- _WHAT YOU WILL DO_: Your answer must be an exact copy of the records below, minus the pictures.
*** PROVIDED ENTRIES ***
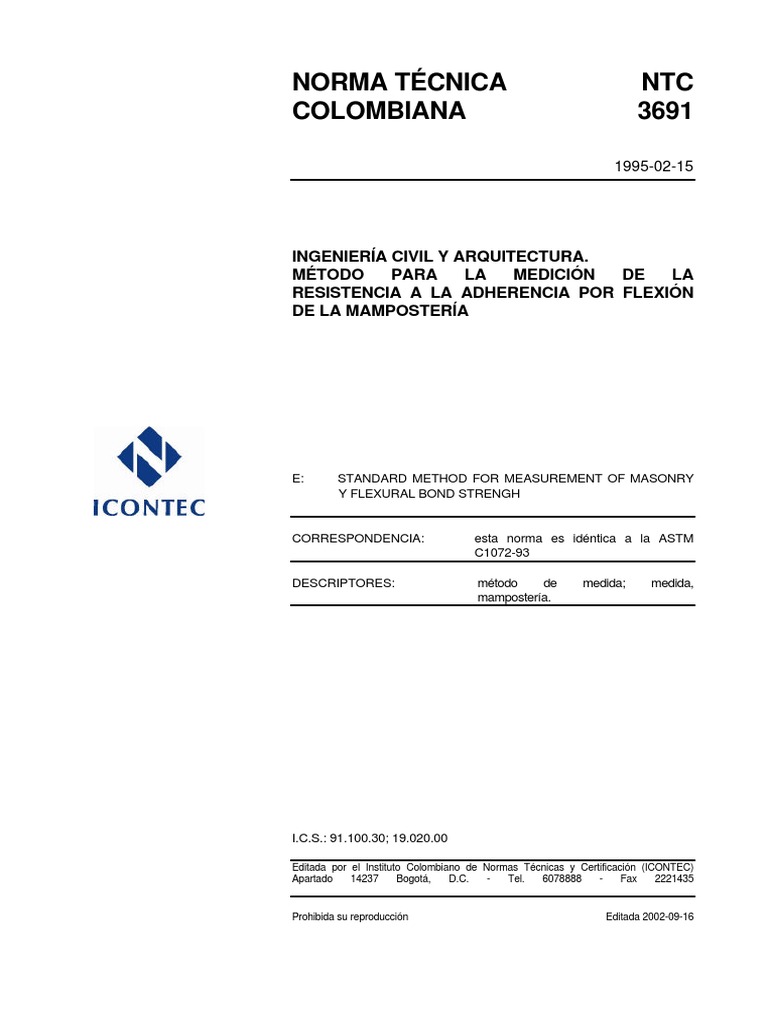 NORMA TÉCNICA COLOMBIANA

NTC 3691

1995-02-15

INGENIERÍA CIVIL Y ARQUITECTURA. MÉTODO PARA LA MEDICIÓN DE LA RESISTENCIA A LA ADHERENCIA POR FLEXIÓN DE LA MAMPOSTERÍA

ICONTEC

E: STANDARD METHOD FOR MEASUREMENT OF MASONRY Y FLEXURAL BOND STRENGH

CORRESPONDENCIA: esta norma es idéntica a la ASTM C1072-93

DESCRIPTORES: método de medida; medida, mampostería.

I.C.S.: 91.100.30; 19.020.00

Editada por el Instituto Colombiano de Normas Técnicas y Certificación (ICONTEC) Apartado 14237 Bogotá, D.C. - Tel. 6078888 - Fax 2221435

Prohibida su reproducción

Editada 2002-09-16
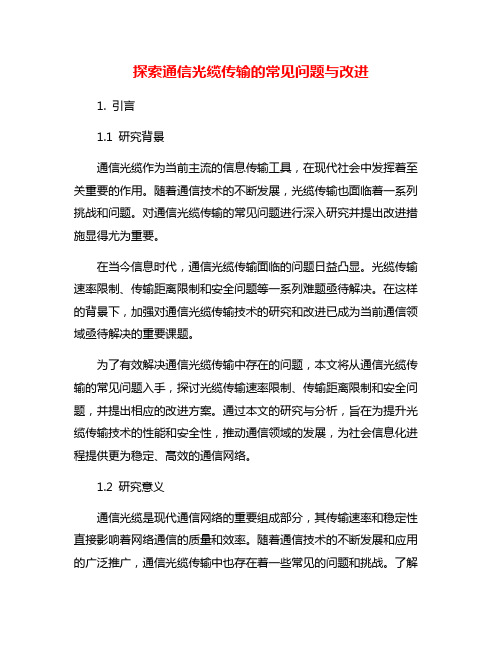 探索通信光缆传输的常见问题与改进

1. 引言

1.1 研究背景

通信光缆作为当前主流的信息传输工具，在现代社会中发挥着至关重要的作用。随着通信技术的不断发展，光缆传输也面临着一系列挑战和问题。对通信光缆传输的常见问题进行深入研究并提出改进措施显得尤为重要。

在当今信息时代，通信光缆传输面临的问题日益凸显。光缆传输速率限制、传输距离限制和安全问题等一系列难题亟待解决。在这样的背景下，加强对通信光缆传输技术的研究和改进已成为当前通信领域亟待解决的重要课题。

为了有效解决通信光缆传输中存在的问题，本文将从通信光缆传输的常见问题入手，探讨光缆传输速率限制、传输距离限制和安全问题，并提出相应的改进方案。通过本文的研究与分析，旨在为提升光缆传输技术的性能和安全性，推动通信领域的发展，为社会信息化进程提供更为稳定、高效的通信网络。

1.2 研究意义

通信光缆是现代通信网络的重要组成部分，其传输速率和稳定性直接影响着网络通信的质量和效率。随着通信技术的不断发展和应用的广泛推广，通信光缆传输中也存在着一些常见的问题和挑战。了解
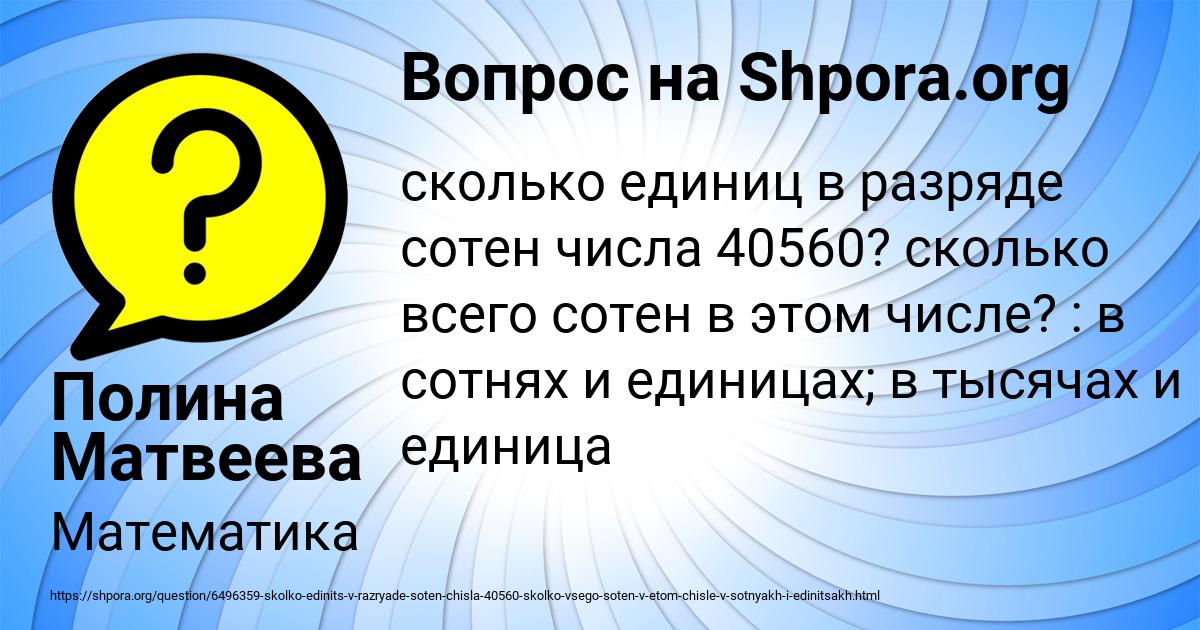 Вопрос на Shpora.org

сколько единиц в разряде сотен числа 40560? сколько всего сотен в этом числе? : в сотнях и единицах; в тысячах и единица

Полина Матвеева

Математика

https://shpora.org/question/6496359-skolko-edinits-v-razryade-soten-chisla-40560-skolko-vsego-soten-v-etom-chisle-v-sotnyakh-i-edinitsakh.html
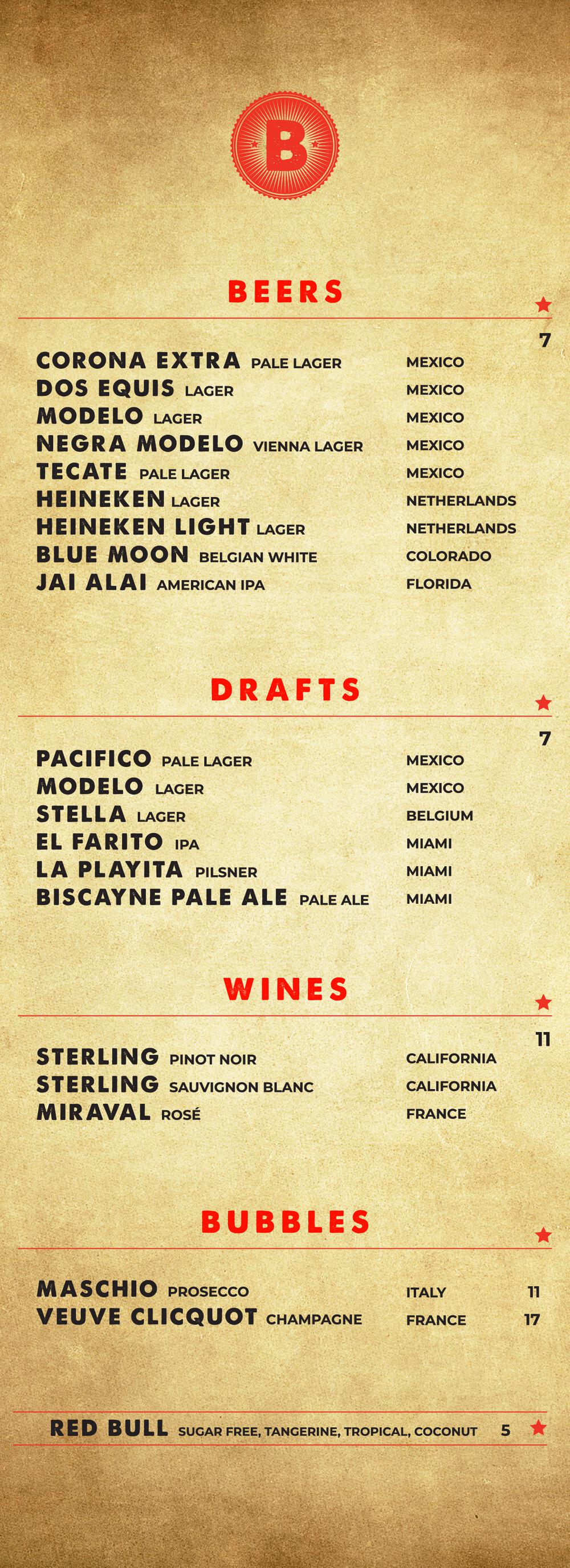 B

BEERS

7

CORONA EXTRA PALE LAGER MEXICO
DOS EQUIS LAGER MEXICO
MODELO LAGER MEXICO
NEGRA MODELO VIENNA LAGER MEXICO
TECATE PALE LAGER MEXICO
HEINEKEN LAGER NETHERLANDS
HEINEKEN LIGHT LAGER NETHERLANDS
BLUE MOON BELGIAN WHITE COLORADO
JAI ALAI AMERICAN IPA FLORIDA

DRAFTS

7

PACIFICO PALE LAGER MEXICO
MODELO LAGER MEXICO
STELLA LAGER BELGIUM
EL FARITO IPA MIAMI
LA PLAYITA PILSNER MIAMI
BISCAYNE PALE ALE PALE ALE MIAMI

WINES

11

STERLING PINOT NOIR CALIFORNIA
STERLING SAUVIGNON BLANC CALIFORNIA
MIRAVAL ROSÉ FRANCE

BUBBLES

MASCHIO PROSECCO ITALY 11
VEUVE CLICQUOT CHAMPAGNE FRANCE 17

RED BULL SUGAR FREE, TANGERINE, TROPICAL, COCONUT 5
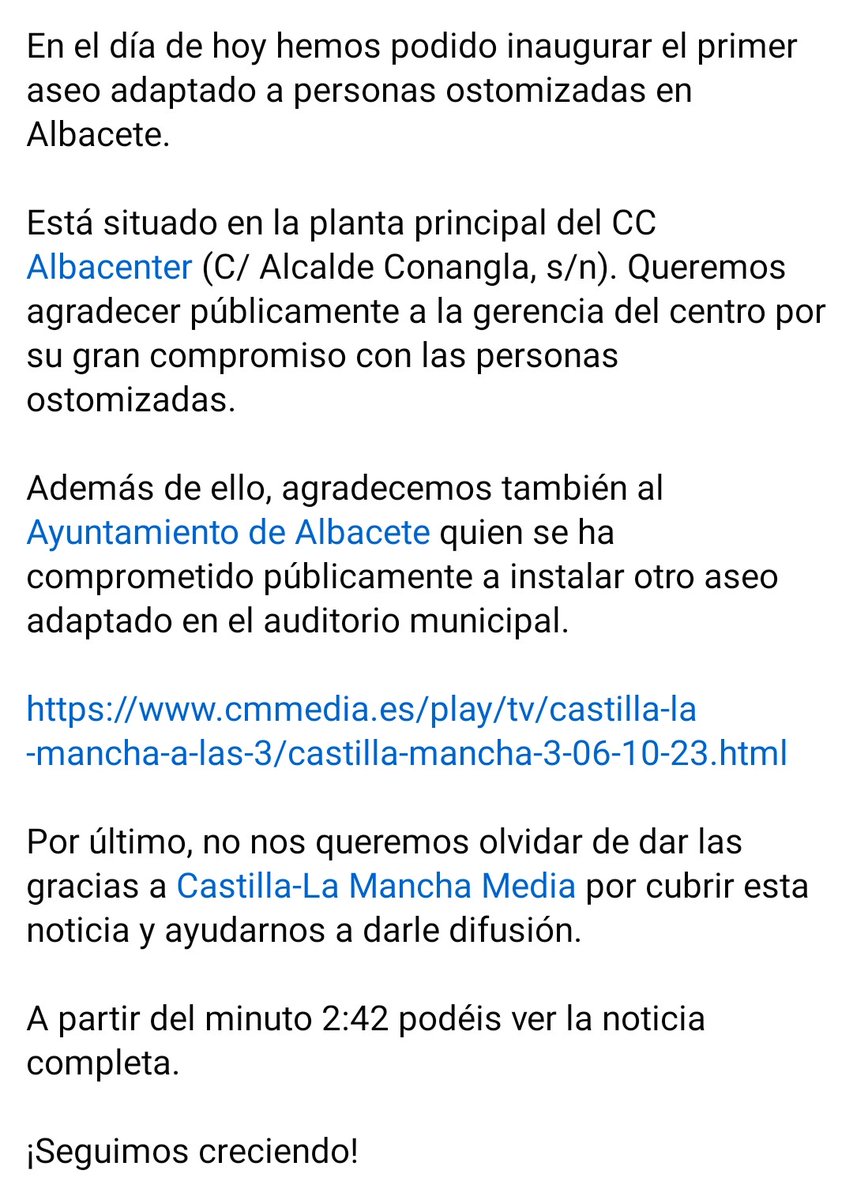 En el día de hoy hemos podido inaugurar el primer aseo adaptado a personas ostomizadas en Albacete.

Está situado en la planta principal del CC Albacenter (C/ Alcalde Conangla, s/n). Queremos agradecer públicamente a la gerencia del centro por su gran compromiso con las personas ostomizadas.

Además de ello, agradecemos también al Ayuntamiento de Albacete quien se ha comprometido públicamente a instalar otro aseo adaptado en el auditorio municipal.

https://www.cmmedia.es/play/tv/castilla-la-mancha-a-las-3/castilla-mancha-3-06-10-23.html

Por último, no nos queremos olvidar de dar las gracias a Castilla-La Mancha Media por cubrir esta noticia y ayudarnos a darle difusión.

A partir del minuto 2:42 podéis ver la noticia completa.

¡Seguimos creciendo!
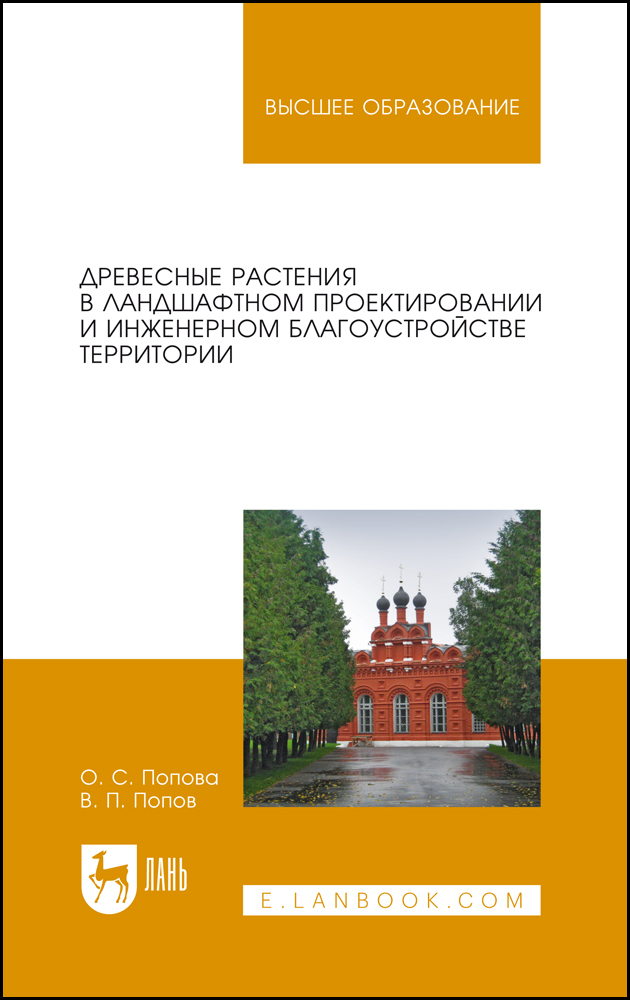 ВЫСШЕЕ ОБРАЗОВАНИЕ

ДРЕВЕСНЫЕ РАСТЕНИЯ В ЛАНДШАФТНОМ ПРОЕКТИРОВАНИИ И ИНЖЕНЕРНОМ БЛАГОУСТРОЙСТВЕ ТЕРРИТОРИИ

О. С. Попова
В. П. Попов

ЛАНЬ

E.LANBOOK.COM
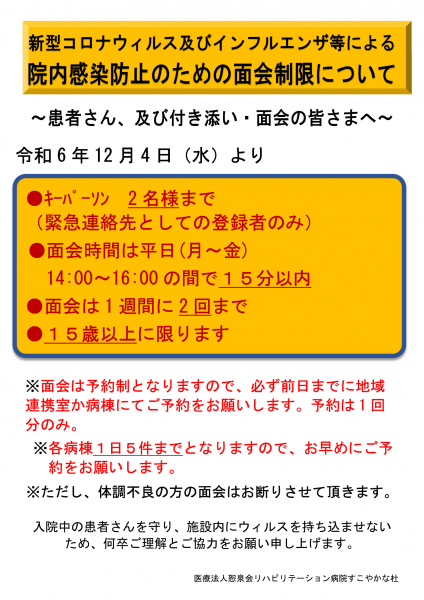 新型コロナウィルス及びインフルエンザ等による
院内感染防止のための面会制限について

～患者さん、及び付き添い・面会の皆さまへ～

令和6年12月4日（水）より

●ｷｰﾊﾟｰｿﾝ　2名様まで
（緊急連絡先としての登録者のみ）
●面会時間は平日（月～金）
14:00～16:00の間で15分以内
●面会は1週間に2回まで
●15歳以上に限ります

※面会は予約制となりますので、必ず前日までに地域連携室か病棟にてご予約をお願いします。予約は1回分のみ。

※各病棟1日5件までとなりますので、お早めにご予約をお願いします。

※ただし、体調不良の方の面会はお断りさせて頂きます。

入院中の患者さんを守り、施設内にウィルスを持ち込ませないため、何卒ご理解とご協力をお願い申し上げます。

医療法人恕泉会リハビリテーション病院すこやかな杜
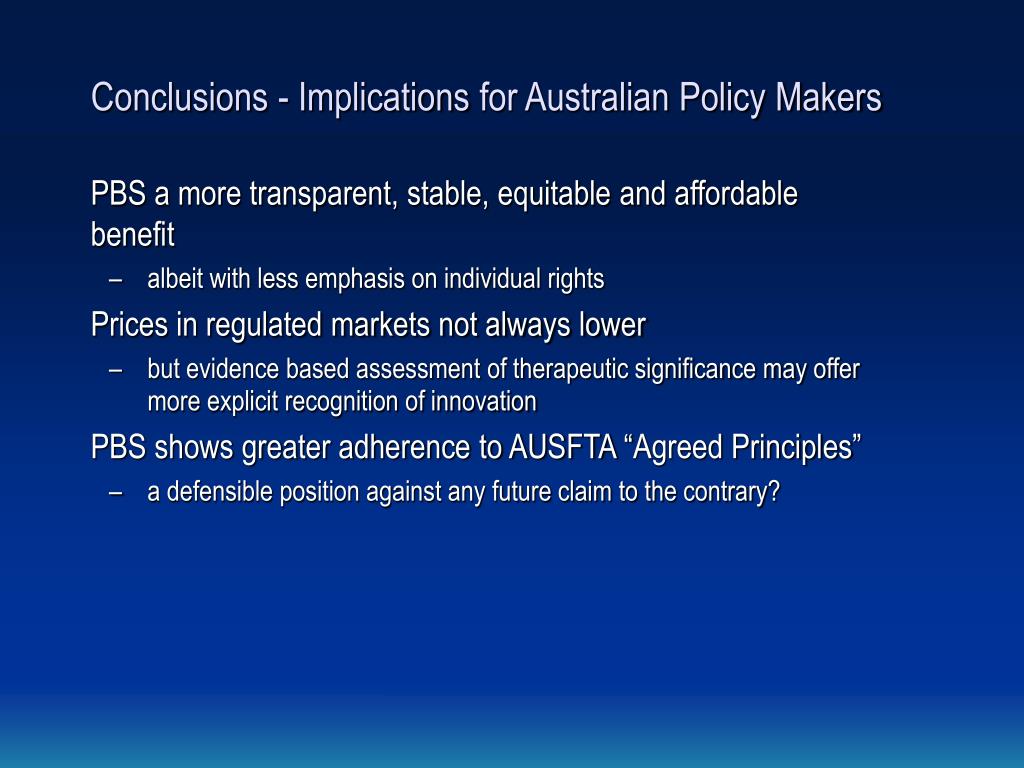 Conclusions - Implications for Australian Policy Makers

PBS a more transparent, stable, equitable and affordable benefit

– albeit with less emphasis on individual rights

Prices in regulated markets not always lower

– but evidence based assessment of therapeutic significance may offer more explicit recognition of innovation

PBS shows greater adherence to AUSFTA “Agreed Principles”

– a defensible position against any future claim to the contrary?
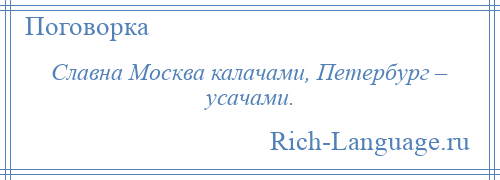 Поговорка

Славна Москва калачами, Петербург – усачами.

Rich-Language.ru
*** End of PROVIDED ENTRIES ***
- _OUTPUT BELOW_:
 NORMA TÉCNICA COLOMBIANA

NTC 3691

1995-02-15

INGENIERÍA CIVIL Y ARQUITECTURA. MÉTODO PARA LA MEDICIÓN DE LA RESISTENCIA A LA ADHERENCIA POR FLEXIÓN DE LA MAMPOSTERÍA

ICONTEC

E: STANDARD METHOD FOR MEASUREMENT OF MASONRY Y FLEXURAL BOND STRENGH

CORRESPONDENCIA: esta norma es idéntica a la ASTM C1072-93

DESCRIPTORES: método de medida; medida, mampostería.

I.C.S.: 91.100.30; 19.020.00

Editada por el Instituto Colombiano de Normas Técnicas y Certificación (ICONTEC) Apartado 14237 Bogotá, D.C. - Tel. 6078888 - Fax 2221435

Prohibida su reproducción

Editada 2002-09-16
 探索通信光缆传输的常见问题与改进

1. 引言

1.1 研究背景

通信光缆作为当前主流的信息传输工具，在现代社会中发挥着至关重要的作用。随着通信技术的不断发展，光缆传输也面临着一系列挑战和问题。对通信光缆传输的常见问题进行深入研究并提出改进措施显得尤为重要。

在当今信息时代，通信光缆传输面临的问题日益凸显。光缆传输速率限制、传输距离限制和安全问题等一系列难题亟待解决。在这样的背景下，加强对通信光缆传输技术的研究和改进已成为当前通信领域亟待解决的重要课题。

为了有效解决通信光缆传输中存在的问题，本文将从通信光缆传输的常见问题入手，探讨光缆传输速率限制、传输距离限制和安全问题，并提出相应的改进方案。通过本文的研究与分析，旨在为提升光缆传输技术的性能和安全性，推动通信领域的发展，为社会信息化进程提供更为稳定、高效的通信网络。

1.2 研究意义

通信光缆是现代通信网络的重要组成部分，其传输速率和稳定性直接影响着网络通信的质量和效率。随着通信技术的不断发展和应用的广泛推广，通信光缆传输中也存在着一些常见的问题和挑战。了解
 Вопрос на Shpora.org

сколько единиц в разряде сотен числа 40560? сколько всего сотен в этом числе? : в сотнях и единицах; в тысячах и единица

Полина Матвеева

Математика

https://shpora.org/question/6496359-skolko-edinits-v-razryade-soten-chisla-40560-skolko-vsego-soten-v-etom-chisle-v-sotnyakh-i-edinitsakh.html
 B

BEERS

7

CORONA EXTRA PALE LAGER MEXICO
DOS EQUIS LAGER MEXICO
MODELO LAGER MEXICO
NEGRA MODELO VIENNA LAGER MEXICO
TECATE PALE LAGER MEXICO
HEINEKEN LAGER NETHERLANDS
HEINEKEN LIGHT LAGER NETHERLANDS
BLUE MOON BELGIAN WHITE COLORADO
JAI ALAI AMERICAN IPA FLORIDA

DRAFTS

7

PACIFICO PALE LAGER MEXICO
MODELO LAGER MEXICO
STELLA LAGER BELGIUM
EL FARITO IPA MIAMI
LA PLAYITA PILSNER MIAMI
BISCAYNE PALE ALE PALE ALE MIAMI

WINES

11

STERLING PINOT NOIR CALIFORNIA
STERLING SAUVIGNON BLANC CALIFORNIA
MIRAVAL ROSÉ FRANCE

BUBBLES

MASCHIO PROSECCO ITALY 11
VEUVE CLICQUOT CHAMPAGNE FRANCE 17

RED BULL SUGAR FREE, TANGERINE, TROPICAL, COCONUT 5
 En el día de hoy hemos podido inaugurar el primer aseo adaptado a personas ostomizadas en Albacete.

Está situado en la planta principal del CC Albacenter (C/ Alcalde Conangla, s/n). Queremos agradecer públicamente a la gerencia del centro por su gran compromiso con las personas ostomizadas.

Además de ello, agradecemos también al Ayuntamiento de Albacete quien se ha comprometido públicamente a instalar otro aseo adaptado en el auditorio municipal.

https://www.cmmedia.es/play/tv/castilla-la-mancha-a-las-3/castilla-mancha-3-06-10-23.html

Por último, no nos queremos olvidar de dar las gracias a Castilla-La Mancha Media por cubrir esta noticia y ayudarnos a darle difusión.

A partir del minuto 2:42 podéis ver la noticia completa.

¡Seguimos creciendo!
 ВЫСШЕЕ ОБРАЗОВАНИЕ

ДРЕВЕСНЫЕ РАСТЕНИЯ В ЛАНДШАФТНОМ ПРОЕКТИРОВАНИИ И ИНЖЕНЕРНОМ БЛАГОУСТРОЙСТВЕ ТЕРРИТОРИИ

О. С. Попова
В. П. Попов

ЛАНЬ

E.LANBOOK.COM
 新型コロナウィルス及びインフルエンザ等による
院内感染防止のための面会制限について

～患者さん、及び付き添い・面会の皆さまへ～

令和6年12月4日（水）より

●ｷｰﾊﾟｰｿﾝ　2名様まで
（緊急連絡先としての登録者のみ）
●面会時間は平日（月～金）
14:00～16:00の間で15分以内
●面会は1週間に2回まで
●15歳以上に限ります

※面会は予約制となりますので、必ず前日までに地域連携室か病棟にてご予約をお願いします。予約は1回分のみ。

※各病棟1日5件までとなりますので、お早めにご予約をお願いします。

※ただし、体調不良の方の面会はお断りさせて頂きます。

入院中の患者さんを守り、施設内にウィルスを持ち込ませないため、何卒ご理解とご協力をお願い申し上げます。

医療法人恕泉会リハビリテーション病院すこやかな杜
 Conclusions - Implications for Australian Policy Makers

PBS a more transparent, stable, equitable and affordable benefit

– albeit with less emphasis on individual rights

Prices in regulated markets not always lower

– but evidence based assessment of therapeutic significance may offer more explicit recognition of innovation

PBS shows greater adherence to AUSFTA “Agreed Principles”

– a defensible position against any future claim to the contrary?
 Поговорка

Славна Москва калачами, Петербург – усачами.

Rich-Language.ru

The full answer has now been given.